*WORK TO BE COMPLETED:*
Starting with the line that contains "In this picture, does", reproduce each line through the end of the listing below, with no other output.

*Spatial data with pictures:*
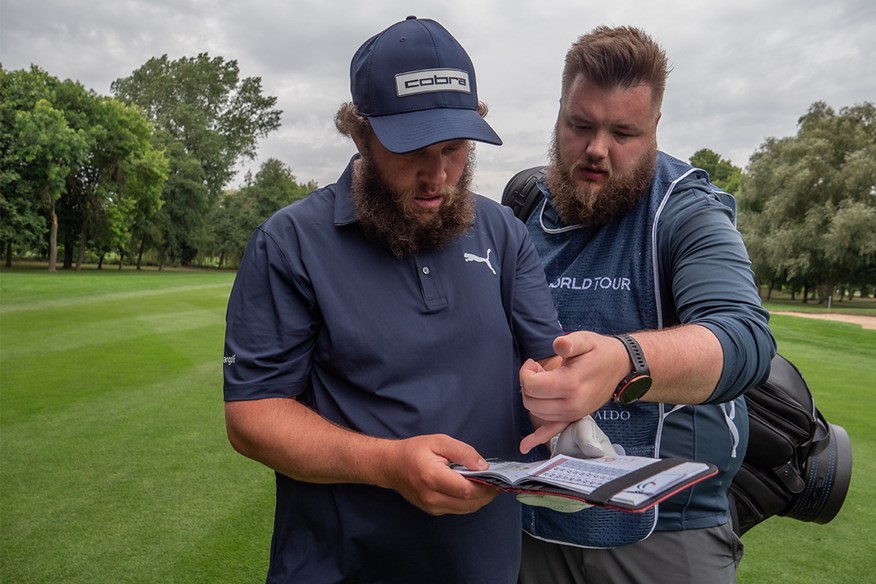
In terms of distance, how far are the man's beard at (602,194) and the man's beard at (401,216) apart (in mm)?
462

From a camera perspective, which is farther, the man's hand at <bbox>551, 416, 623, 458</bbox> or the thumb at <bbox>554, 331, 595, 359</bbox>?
the man's hand at <bbox>551, 416, 623, 458</bbox>

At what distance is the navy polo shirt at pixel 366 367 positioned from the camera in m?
1.82

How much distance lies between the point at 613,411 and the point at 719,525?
0.52 m

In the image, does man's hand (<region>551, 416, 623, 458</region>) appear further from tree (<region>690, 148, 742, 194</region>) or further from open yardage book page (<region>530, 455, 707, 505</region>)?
tree (<region>690, 148, 742, 194</region>)

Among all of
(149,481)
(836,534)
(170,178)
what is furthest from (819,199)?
(170,178)

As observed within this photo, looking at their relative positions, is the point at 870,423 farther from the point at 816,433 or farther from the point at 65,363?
the point at 65,363

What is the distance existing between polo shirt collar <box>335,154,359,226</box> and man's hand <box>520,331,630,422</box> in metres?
0.74

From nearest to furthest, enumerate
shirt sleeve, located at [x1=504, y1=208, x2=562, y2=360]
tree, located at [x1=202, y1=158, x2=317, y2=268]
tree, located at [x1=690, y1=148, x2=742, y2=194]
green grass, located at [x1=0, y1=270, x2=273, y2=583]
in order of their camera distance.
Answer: shirt sleeve, located at [x1=504, y1=208, x2=562, y2=360], green grass, located at [x1=0, y1=270, x2=273, y2=583], tree, located at [x1=202, y1=158, x2=317, y2=268], tree, located at [x1=690, y1=148, x2=742, y2=194]

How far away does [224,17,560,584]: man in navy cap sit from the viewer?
181 centimetres

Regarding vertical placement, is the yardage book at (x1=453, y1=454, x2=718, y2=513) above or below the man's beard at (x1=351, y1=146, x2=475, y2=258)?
below

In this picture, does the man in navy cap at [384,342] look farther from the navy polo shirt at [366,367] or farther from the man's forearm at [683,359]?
the man's forearm at [683,359]

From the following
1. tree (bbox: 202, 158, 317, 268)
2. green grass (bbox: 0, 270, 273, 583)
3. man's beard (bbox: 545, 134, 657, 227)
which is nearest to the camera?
man's beard (bbox: 545, 134, 657, 227)

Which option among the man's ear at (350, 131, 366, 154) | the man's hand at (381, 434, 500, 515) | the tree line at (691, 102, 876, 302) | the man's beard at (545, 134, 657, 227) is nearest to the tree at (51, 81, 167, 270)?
the tree line at (691, 102, 876, 302)

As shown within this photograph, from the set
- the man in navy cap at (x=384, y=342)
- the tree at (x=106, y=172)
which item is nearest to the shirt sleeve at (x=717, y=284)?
the man in navy cap at (x=384, y=342)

*RESULT OF THIS EXERCISE:*
In this picture, does the man in navy cap at [384,342] look farther from the navy polo shirt at [366,367] or farther from the man's forearm at [683,359]?
the man's forearm at [683,359]

From the following
1. tree (bbox: 202, 158, 317, 268)
2. green grass (bbox: 0, 270, 273, 583)
3. man's beard (bbox: 545, 134, 657, 227)
which is nearest to the camera?
man's beard (bbox: 545, 134, 657, 227)

Which option among the man's ear at (350, 131, 366, 154) | the man's hand at (381, 434, 500, 515) | the tree line at (691, 102, 876, 302) | the man's beard at (545, 134, 657, 227) is nearest to the tree at (51, 81, 167, 270)?
the tree line at (691, 102, 876, 302)

As shown within this photograph, from the set
- the man in navy cap at (x=384, y=342)
- the tree at (x=106, y=172)
which item is nearest to the shirt sleeve at (x=717, y=284)?
the man in navy cap at (x=384, y=342)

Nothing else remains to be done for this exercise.